The Campaign Spot

What Should Sharron Angle Do?

A few readers disagree with my glum assessment of Sharron Angle’s circumstances, but fewer than I expected. As I noted, Harry Reid still has lousy job-approval numbers. Pretty terrible ones, in fact, and it appears Obama is going to be an albatross in this state. And sure, Reid is spending a ton on negative ads — except he spent a ton in preceding months with no effect on the polls whatsoever.

Three thoughts on what Angle ought to do . . .

Appeal to Independents: Angle is one of the most conservative lawmakers in the state, and while Nevada is souring on Obama and has plenty of Tea Party activity, it is not a classic red state. It’s a more purple one, and so Angle needs to offer something to the voters who are sour on both Reid and traditional Republicans.

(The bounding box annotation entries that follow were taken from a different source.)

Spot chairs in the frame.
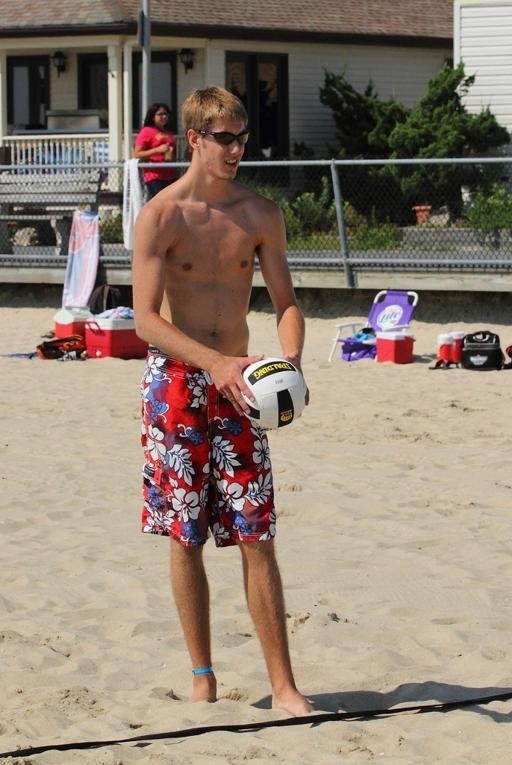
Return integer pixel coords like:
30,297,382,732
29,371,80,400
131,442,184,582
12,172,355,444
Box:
323,288,418,365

One of the issues I thought might give her trouble was her past enthusiasm for that drug-treatment program with ties to Scientology. But most people don’t give a moment’s thought to how authorities can help imprisoned criminals overcome their additions. You don’t seek out effective prison drug-treatment programs unless you have a deep vein of compassion for the condemned and a desire to help those who have fallen about as far down as they can get. Angle could/should “play against type” and talk, in depth, about what drove her to want to help those whom society has dismissed as hopeless, and provide a serious second chance for those who have made bad decisions with terrible consequences for their lives and loved ones.

I’m picking this as an example. Angle would do well to demonstrate some area where her past stands and votes contradict the right-wing caricature of her that Reid is trying to paint.

Jobs, Jobs, Jobs: This anecdote made me just lay my head on the desk for a while:

A local actress named Dee Drenta asked Angle what she would do to help people find work. But instead of seizing what seemed like an easy chance to explain her jobs plan, the candidate revealed that she didn’t have one.

“It really comes from the statehouse to incentivize that kind of stuff in our state,” Angle said. “Truly, the lieutenant governor, Brian Krolicki, you should have this conversation with him. That’s his job, to make sure that we get business into this state. My job is to create the climate so that everybody wants to come.”

The woman gave her a puzzled look. “I’m sure you’re probably planning on working with these people to do these things,” Drenta said, hopefully. “Because it’s the end result that matters, whether it’s specifically in the job description or not.”

Unemployment in Nevada is 14.2 percent. Angle is going to get variations of this question over and over again between now and November, so she had better have a kick-butt answer to that question. I don’t care if she prefers a payroll-tax suspension, deferring or eliminating capital-gains taxes on new start-ups, domestic oil and natural-gas drilling, or getting some of these stalled trade deals passed, but she must have something to tout as a jobs-creating idea.

Jujitsu: One problem with Angle is that, according to Rasmussen, Nevadans think she’s extreme. What’s the opposite of extreme? Mush, evasiveness, slipperiness, opacity. One big reason Reid is in trouble is that the agenda he’s working to enact in Washington is the opposite of what Nevadans want. I suspect Nevadans don’t think Angle will ever lie to them, nor will they ever doubt where she stands on anything. She may have some opportunity for a variation of the Kerry vs. Bush dynamic, contrasting a flip-flopper or lawmaker who misleads his constituents on his true views and agenda with a lawmaker who is always clear and never equivocates, and whose values are indisputable.